Ele passou os dedos por entre seus
cabelos, puxando com força alguns fios para trás, utilizando, como sempre, a
dor para o acordar. Ele poderia dizer tantas palavras. Contar-lhe que não
encontrara nenhum dragão e sua ida à Ilha fora inútil. Que todas as pessoas lhe
pareceram frias e sem emoção, assim como ele, tão diferentes dela, de seu
calor. Que a floresta era como sua casa, que queria estar perto dela. Eram
palavras demais para alguém que preferia o silêncio.
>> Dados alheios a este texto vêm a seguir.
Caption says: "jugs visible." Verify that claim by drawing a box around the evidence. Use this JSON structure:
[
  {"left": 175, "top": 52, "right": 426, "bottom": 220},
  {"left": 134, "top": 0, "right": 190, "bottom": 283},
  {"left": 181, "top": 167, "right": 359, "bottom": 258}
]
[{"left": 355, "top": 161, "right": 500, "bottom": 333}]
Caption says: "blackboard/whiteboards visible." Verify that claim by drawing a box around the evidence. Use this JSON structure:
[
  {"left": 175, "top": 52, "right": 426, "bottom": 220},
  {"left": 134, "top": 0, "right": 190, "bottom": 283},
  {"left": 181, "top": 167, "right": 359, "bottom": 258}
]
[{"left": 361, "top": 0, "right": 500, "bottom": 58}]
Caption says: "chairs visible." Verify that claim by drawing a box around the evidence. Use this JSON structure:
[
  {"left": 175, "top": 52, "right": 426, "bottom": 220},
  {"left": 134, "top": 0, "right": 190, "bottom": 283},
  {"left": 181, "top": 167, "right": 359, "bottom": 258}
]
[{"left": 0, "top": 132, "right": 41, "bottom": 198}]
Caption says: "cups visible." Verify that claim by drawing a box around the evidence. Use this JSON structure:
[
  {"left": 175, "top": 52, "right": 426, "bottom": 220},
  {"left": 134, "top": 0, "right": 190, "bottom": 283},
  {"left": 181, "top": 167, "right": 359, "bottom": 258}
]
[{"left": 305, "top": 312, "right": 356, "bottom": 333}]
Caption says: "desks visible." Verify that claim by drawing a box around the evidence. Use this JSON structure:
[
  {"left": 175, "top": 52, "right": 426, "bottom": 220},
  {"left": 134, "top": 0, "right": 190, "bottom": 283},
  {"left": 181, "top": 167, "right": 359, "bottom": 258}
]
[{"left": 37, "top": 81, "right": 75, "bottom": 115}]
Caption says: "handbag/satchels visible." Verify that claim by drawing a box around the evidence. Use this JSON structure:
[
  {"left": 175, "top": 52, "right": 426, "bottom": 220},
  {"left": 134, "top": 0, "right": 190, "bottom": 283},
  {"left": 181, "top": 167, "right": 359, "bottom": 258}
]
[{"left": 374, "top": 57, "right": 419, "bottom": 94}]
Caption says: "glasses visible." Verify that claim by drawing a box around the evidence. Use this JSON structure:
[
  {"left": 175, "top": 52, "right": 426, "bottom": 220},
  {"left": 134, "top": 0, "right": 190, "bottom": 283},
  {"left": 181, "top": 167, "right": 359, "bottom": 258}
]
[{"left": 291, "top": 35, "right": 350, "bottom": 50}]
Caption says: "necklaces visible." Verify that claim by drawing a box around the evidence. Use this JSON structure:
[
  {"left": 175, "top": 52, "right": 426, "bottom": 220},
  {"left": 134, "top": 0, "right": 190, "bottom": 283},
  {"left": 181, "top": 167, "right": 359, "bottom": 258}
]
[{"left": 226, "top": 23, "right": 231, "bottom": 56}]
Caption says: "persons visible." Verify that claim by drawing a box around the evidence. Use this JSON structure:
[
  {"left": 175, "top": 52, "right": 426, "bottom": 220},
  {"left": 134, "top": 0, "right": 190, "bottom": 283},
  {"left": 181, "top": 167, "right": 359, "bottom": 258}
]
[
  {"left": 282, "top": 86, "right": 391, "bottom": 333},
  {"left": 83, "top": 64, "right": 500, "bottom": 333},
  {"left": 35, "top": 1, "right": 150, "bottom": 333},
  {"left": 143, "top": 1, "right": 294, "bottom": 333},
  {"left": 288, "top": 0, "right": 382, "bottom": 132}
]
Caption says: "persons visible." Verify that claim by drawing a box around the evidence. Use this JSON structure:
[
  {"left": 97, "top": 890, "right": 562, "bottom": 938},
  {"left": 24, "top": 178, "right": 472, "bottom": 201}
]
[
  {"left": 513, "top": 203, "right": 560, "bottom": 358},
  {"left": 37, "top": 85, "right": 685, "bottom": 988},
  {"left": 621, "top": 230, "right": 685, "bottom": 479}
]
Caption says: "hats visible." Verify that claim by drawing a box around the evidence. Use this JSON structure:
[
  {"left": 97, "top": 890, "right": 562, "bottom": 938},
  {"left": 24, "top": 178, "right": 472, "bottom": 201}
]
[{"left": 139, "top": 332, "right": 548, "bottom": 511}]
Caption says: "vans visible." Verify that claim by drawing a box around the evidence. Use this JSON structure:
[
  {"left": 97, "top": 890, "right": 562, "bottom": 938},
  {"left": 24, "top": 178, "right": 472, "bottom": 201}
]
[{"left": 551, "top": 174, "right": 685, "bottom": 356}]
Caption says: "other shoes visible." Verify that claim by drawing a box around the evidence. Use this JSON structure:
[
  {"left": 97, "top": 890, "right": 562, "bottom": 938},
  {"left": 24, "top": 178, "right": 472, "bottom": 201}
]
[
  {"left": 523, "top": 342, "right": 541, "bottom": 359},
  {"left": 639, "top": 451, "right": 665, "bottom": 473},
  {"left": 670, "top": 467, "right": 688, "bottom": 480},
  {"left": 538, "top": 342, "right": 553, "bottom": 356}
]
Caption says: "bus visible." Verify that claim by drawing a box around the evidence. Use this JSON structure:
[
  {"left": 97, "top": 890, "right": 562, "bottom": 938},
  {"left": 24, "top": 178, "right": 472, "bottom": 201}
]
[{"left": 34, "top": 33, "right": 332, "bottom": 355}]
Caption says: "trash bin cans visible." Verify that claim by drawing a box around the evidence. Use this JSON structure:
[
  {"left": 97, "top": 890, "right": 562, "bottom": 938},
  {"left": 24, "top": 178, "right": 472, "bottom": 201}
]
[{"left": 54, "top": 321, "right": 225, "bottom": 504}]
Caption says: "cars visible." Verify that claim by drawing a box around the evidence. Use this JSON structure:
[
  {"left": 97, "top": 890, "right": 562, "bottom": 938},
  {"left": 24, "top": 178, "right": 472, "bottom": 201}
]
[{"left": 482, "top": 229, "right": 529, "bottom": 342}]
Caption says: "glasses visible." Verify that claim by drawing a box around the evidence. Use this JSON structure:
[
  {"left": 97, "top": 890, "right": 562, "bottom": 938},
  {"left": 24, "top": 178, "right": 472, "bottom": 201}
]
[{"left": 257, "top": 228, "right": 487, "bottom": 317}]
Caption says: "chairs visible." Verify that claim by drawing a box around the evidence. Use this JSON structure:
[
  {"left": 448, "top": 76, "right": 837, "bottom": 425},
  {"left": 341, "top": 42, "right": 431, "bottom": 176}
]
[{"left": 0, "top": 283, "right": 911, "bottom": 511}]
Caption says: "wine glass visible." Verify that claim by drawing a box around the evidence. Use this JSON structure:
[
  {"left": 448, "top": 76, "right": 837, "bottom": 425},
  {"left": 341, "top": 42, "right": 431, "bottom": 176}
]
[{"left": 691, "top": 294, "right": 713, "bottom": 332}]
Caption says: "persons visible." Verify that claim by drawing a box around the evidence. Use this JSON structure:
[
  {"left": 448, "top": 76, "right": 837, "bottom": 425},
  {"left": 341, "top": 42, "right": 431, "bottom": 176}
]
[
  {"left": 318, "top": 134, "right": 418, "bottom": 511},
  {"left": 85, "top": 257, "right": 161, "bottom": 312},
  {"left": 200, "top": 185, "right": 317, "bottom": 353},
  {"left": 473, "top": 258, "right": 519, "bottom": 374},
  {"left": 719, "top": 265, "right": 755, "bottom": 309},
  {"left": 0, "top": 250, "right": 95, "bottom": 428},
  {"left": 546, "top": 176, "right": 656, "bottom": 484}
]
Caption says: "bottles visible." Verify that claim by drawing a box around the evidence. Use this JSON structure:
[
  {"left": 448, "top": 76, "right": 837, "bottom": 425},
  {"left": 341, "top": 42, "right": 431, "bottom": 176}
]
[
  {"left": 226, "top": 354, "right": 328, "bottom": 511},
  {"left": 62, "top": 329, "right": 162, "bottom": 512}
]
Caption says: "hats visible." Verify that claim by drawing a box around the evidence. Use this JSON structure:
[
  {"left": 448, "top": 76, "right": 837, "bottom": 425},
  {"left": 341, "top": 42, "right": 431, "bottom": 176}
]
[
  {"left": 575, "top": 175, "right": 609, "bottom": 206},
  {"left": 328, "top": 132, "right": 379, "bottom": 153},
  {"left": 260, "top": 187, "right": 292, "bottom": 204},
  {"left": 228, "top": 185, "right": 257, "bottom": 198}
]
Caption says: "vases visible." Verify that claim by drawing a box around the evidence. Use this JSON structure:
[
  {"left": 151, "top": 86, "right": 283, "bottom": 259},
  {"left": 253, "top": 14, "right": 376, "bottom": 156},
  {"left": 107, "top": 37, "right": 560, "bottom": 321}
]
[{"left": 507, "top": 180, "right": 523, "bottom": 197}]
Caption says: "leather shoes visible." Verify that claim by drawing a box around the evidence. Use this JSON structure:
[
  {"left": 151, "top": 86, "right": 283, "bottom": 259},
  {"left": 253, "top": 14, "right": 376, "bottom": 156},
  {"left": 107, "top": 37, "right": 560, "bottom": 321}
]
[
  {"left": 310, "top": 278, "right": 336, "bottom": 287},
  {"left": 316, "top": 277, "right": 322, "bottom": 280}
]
Ao menos o dele.
“Eu senti sua falta,” ele lhe
respondeu, juntamente com um trovão ressoando no céu, apagando sua voz.
“O que?” ela perguntou, confusa.
Dalrod sorriu um pouco, virando as costas para a garota do sorriso caloroso,
dos olhos oceânicos, contrastando com todo seu fogo, da esperança, da voz doce.
Deitando sua cabeça em uma pedra e abraçando seu próprio corpo, ele fechou os
olhos.
“Boa noite, Ember,” ele disse.
“Boa noite, Dalrod,” ela respondeu,
deitando ao seu lado, suas costas encostando nas dele.
Abrindo um pouco os olhos, o caçador
puxou de dentro de suas roupas um colar, uma face gelada e a outra quente, devido
ao toque com a pele. O pingente de dragão refletia a luz avermelhada do fogo
quase extinguido e o ressonar de Ember era o único som além da chuva caindo.
Não conseguindo evitar, deixou uma única lágrima cair de seus olhos verdes,
frios como uma geleira inteira, escondendo a dor da solidão por detrás das
pupilas.
Ele era um Caçador de Dragões. Mas
nunca havia matado um. Mataria a si mesmo
se possuísse escamas para provar-lhe de sua frieza, de sua dor. Que
esperanças haviam para ele? Estava perdido.
“Eu amo você,” sussurrou em uma voz
inaudível, ao que Ember nem ao menos se mexeu durante seu sono. Ela
provavelmente sabia que ele iria embora pela manhã, que a deixaria novamente.
Não era isso que ele fazia? Fugir?
Ou talvez pudesse dormir um pouco
mais... a noite era longa. E certas decisões podem esperar pela manhã.